STUDY MATERIAL START

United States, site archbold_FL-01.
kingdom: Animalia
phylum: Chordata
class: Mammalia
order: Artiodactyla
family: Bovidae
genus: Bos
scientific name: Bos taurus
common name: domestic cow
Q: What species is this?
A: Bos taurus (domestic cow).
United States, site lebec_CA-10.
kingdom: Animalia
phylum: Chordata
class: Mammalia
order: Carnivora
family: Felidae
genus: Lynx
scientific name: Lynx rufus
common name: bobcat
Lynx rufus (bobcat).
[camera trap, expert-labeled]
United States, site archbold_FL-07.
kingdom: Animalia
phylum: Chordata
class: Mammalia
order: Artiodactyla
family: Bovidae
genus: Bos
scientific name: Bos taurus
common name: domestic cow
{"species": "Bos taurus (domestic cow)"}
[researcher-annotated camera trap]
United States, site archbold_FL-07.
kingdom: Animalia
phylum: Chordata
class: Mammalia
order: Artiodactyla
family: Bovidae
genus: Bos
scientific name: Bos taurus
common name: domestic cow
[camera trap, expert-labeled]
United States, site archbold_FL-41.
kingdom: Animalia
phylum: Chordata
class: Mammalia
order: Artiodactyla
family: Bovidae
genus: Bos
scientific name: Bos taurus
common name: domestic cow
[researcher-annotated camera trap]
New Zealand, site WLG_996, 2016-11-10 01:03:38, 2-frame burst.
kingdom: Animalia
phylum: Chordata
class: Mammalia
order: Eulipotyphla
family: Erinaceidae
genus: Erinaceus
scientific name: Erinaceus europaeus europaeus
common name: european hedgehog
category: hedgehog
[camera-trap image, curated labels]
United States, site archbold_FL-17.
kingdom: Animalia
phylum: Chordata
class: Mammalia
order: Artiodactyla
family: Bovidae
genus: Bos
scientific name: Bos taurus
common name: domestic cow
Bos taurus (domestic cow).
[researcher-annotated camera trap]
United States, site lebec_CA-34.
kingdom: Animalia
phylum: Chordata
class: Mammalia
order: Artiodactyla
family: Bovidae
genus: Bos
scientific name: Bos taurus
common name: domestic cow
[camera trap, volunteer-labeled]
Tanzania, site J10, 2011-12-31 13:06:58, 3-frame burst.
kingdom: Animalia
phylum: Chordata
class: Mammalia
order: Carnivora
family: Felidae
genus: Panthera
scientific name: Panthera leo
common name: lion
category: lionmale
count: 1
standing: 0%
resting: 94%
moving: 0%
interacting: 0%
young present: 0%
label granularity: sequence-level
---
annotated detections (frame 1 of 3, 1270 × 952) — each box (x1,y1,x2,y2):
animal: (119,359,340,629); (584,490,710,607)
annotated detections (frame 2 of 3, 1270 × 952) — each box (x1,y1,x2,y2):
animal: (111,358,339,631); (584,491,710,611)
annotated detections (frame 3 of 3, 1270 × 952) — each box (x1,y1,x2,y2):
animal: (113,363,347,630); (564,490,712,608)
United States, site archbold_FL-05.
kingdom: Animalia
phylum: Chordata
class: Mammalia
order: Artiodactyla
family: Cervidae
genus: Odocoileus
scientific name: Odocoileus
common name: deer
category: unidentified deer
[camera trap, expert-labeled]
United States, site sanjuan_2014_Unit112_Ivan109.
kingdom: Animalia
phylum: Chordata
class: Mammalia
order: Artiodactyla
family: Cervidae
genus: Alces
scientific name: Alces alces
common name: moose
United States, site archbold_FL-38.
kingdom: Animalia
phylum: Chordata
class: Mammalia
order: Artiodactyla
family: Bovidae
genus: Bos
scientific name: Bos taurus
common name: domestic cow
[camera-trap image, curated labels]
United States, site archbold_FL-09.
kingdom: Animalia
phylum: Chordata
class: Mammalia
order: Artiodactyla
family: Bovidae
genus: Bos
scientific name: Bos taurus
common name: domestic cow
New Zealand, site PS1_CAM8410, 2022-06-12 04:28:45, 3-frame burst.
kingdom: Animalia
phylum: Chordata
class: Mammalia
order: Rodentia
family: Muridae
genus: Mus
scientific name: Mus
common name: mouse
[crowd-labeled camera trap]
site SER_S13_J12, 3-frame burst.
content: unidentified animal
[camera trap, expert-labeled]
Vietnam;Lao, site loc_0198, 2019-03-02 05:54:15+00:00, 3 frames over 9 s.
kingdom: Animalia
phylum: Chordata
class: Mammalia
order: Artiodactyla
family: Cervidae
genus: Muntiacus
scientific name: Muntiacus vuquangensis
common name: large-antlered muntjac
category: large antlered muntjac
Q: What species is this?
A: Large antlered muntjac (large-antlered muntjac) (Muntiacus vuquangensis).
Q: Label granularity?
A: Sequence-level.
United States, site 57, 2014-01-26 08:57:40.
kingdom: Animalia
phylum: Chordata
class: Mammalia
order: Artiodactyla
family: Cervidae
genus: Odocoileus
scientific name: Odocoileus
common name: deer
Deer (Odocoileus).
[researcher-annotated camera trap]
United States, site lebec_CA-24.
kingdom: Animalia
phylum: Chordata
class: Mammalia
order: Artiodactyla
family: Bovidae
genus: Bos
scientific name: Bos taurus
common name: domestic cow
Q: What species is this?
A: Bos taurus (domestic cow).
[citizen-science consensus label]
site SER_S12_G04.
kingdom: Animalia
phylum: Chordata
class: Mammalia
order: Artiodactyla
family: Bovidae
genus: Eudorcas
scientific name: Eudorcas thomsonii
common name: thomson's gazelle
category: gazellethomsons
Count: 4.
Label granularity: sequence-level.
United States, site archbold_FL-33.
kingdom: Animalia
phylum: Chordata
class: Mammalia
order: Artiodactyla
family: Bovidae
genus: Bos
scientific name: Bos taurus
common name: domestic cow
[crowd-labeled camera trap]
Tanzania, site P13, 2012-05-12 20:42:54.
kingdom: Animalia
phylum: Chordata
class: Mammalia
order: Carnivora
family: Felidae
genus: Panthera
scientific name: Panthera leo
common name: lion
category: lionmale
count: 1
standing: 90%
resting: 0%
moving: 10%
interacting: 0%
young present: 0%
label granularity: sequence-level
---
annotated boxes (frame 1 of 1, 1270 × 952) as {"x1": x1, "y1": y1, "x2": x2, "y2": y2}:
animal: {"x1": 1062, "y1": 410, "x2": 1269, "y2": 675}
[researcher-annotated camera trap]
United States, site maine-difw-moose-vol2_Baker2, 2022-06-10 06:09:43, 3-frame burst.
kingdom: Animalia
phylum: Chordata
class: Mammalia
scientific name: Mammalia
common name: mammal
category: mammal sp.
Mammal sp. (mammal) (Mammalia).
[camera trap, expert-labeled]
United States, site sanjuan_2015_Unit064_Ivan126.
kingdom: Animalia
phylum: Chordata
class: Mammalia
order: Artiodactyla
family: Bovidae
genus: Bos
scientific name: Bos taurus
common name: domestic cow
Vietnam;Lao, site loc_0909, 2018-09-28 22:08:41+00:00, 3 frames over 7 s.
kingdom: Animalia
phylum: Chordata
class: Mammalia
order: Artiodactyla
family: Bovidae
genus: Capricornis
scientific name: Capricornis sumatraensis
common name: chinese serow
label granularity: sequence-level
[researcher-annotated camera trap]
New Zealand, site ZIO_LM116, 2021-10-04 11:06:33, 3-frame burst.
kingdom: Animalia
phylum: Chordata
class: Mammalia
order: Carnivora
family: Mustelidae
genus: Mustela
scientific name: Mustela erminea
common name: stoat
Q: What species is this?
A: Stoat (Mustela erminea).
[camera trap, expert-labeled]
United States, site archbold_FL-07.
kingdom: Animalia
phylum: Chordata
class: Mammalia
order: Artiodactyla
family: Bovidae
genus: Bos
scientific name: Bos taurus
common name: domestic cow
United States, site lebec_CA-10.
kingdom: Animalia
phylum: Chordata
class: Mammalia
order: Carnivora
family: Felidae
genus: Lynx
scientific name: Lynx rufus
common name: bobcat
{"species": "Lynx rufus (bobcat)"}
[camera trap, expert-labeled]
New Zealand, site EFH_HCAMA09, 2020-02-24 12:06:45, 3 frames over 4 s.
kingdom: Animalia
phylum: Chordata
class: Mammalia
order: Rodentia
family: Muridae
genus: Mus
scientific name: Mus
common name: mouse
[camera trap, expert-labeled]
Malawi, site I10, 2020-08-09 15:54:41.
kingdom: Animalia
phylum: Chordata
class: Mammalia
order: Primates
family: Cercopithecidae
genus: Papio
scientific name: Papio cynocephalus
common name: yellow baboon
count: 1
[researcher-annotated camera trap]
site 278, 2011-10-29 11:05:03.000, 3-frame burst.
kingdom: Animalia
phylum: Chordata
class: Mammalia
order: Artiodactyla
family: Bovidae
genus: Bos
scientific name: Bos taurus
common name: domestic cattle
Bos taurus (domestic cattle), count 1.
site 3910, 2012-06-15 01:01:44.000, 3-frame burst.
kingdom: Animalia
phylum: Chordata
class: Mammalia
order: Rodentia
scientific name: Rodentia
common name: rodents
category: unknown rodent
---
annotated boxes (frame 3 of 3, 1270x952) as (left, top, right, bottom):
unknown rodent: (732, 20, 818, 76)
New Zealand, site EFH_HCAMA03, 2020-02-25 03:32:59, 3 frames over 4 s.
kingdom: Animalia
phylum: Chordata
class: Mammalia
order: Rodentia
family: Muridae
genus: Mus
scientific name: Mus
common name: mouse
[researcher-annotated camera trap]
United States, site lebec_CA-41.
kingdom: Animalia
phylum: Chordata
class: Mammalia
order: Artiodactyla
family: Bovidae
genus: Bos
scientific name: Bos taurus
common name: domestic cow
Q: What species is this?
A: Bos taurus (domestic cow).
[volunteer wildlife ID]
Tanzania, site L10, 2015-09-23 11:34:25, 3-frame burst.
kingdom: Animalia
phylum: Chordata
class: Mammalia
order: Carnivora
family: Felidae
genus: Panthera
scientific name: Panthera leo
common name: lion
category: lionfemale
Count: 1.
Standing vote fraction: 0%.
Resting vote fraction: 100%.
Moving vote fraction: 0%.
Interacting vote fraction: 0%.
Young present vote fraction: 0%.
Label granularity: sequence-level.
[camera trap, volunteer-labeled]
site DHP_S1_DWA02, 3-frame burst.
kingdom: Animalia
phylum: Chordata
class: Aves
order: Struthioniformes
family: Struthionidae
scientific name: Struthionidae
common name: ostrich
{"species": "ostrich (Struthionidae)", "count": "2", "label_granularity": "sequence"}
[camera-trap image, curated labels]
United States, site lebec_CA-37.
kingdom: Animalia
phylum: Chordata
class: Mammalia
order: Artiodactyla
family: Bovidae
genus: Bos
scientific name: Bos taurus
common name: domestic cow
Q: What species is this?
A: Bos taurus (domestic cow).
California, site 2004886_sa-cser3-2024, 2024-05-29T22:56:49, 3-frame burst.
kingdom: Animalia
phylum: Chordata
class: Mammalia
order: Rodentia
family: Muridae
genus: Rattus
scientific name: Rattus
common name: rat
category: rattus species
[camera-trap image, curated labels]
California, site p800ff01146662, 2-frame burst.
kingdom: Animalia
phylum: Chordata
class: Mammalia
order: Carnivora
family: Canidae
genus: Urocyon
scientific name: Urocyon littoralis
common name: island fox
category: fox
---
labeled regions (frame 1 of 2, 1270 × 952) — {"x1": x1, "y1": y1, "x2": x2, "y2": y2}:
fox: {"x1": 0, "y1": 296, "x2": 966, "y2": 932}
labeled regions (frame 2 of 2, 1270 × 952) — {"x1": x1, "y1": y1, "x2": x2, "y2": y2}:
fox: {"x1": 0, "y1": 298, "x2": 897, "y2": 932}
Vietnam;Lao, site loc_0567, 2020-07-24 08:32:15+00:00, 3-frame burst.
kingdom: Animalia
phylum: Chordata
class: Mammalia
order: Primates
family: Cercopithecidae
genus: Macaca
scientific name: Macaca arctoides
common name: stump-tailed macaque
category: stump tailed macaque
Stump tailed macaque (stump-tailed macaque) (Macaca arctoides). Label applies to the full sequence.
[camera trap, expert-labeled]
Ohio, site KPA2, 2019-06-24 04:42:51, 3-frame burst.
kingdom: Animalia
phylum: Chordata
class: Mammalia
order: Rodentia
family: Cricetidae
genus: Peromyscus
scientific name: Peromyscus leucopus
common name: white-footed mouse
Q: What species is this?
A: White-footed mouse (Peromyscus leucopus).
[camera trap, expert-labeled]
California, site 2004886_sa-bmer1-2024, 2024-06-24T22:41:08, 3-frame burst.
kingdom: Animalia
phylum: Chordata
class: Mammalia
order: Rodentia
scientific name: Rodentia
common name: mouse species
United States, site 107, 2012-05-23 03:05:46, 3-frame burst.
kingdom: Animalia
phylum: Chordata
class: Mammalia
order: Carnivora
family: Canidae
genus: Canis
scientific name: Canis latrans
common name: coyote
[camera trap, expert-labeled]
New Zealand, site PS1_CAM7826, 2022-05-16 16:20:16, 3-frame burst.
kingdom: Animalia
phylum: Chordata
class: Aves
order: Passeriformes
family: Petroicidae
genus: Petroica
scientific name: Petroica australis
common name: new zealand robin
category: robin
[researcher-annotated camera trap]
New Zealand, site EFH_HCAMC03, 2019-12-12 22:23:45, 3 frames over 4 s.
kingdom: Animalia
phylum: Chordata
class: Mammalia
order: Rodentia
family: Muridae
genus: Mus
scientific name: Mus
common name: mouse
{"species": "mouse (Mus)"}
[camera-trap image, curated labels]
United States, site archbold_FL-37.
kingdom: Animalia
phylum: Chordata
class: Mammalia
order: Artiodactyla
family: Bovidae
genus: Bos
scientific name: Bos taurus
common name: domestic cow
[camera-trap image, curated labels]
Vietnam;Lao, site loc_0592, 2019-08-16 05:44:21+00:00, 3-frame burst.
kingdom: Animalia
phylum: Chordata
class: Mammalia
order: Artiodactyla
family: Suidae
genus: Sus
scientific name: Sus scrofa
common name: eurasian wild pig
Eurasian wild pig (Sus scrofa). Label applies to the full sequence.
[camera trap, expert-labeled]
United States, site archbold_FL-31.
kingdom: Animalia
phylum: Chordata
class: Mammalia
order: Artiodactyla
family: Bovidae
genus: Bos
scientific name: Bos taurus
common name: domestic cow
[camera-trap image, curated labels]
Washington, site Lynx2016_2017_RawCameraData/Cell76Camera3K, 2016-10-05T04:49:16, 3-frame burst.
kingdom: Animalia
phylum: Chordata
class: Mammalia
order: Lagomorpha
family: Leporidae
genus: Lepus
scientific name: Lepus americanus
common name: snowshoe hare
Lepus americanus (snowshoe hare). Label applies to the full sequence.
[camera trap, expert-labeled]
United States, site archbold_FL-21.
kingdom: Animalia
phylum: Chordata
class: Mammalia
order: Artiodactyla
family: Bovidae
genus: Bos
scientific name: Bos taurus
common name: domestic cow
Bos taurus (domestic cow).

STUDY MATERIAL END

EXERCISE -> What the answer needs is every line from the data above with "moose" in it.

RESPONSE ->
common name: moose
United States, site maine-difw-moose-vol2_Baker2, 2022-06-10 06:09:43, 3-frame burst.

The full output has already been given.